# Does anyone here use the arch wiki



## fossala (Jan 12, 2011)

Don't get me wrong I love FreeBSD and its what I use now. But arch was my first love so it will always have a place in my heart. 
Anyway digressed a little bit. Does anyone here use the arch wiki? If not you guys should check it out. Obviously the bits about setting arch aren't any use, but the guides that are for program configurations are normally transferable and well wrote.


----------



## sk8harddiefast (Jan 12, 2011)

Well. The truth is that sometimes helped me. On .xinitrc and on .Xdefaults file. Seems easy but before FreeBSD I had none idea about what this 2 files do  .Ok. Maybe .xinitrc a bit.

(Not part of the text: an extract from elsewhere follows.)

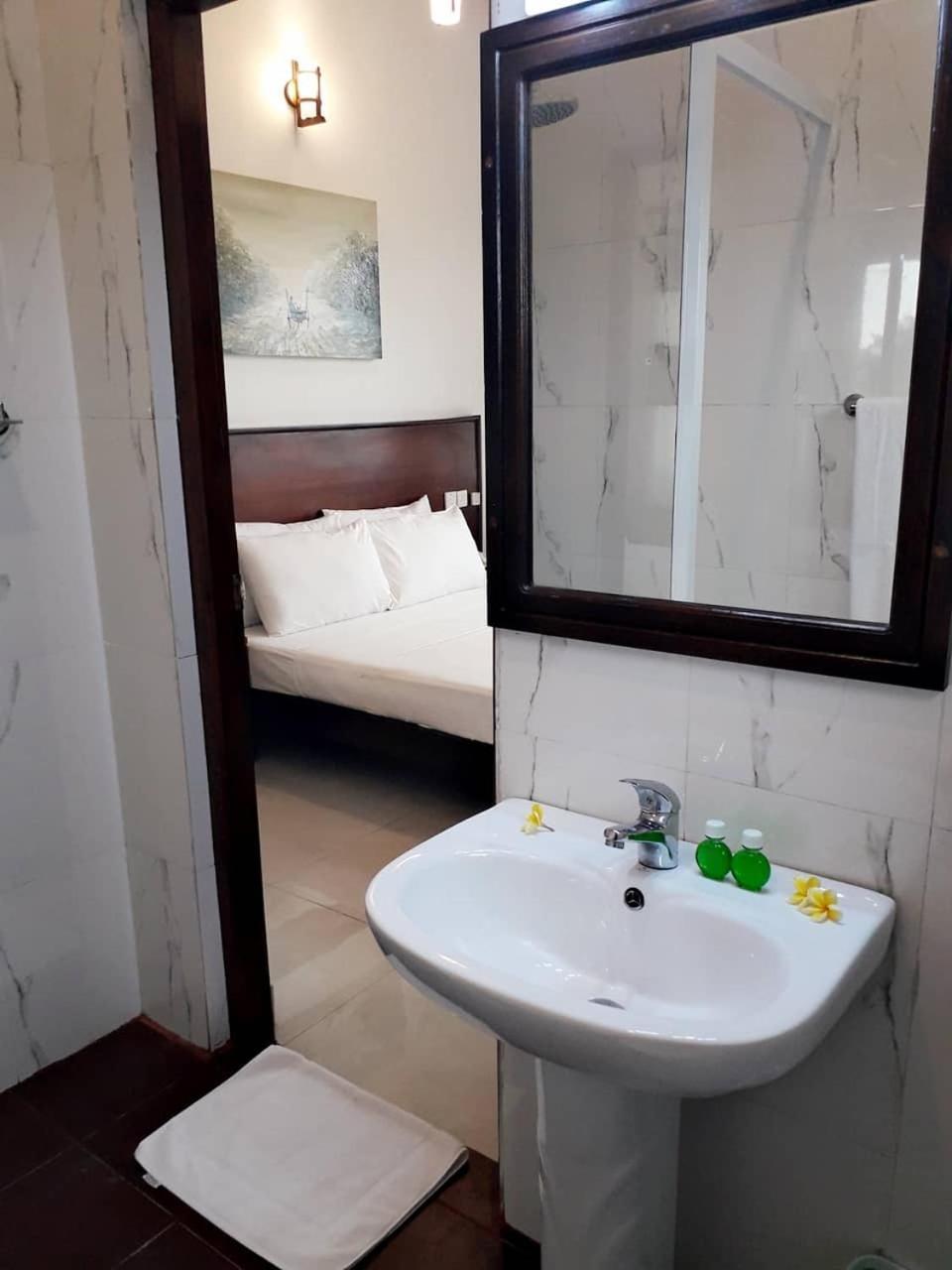 וואדואה Blue Beach Villa מראה חיצוני תמונה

> But arch was my first love so it will always have a place in my heart.


My first real love was and still is FreeBSD. I loved Gentoo but not more than BSD. Maybe a lot of things are not working on me like wifi, cups, gtkpod because I don't know how to make them work but this is not bad because if everything was working I probably get bored and I had nothing to do on my computer  I really really love the way that BSD work and after Solaris, is the first OS that gives me a real sense of stability.


----------



## graudeejs (Jan 12, 2011)

Very rarely and only very specific info, that is not OS dependant.

Also sometimes in find answers in Gentoo wiki etc, sometimes at Debian


----------



## fossala (Jan 12, 2011)

sk8harddiefast said:
			
		

> My first real love was and still is FreeBSD. I loved Gentoo but not more than BSD.


Don't get me wrong, I prefer FreeBSD otherwise I would not use it. Good example Is my girlfriend (might as well be wife, been together 6 years and got a son). She was not my first love but It doesn't change the fact that I love her the most.


----------



## Beastie (Jan 12, 2011)

It often appears when I search Google. But no, I've never used it. I usually (99% of the time) find everything I need in the Handbook, manual pages and mailing lists.


----------



## jnbek (Jan 12, 2011)

I use and love Arch and it's wiki. it's by far not my first love, it's my recent, but I guess I'm an OS polygamist; Cuz FreeBSD was/is my 2nd love, and probably my 1st 'true' love  For information sources, FreeBSD handbook, Arch wiki and Gentoo's wiki seem to be the best sources for pretty much anything anyone would want to ever do on any *nix system; that said, nothing beats FreeBSD manpages.


----------



## Daisuke_Aramaki (Jan 12, 2011)

Never did, even when i was using Linux. Have frequented Gentoo and Debian documentation pages though. Right now, I find all what I need from FreeBSD and OpenBSD documentation and manpages, OpenBSD in particular.


----------



## sossego (Jan 12, 2011)

Not as of yet. I refer to the Gentoo wiki at times.


----------



## phoenix (Jan 12, 2011)

Only when configuring my Arch Linux palmtop.


----------



## dontphukwidmaUnix (Jan 12, 2011)

I've used the Arch, Gentoo and Debian wikis at various times, although given I ran Gentoo for 5 years, that one should be obvious.


----------



## purgatori (Jan 13, 2011)

Not a whole lot, no. I mostly use the FreeBSD handbook + manpages, as well as specific/official wikis for various applications (e.g: mpd).


----------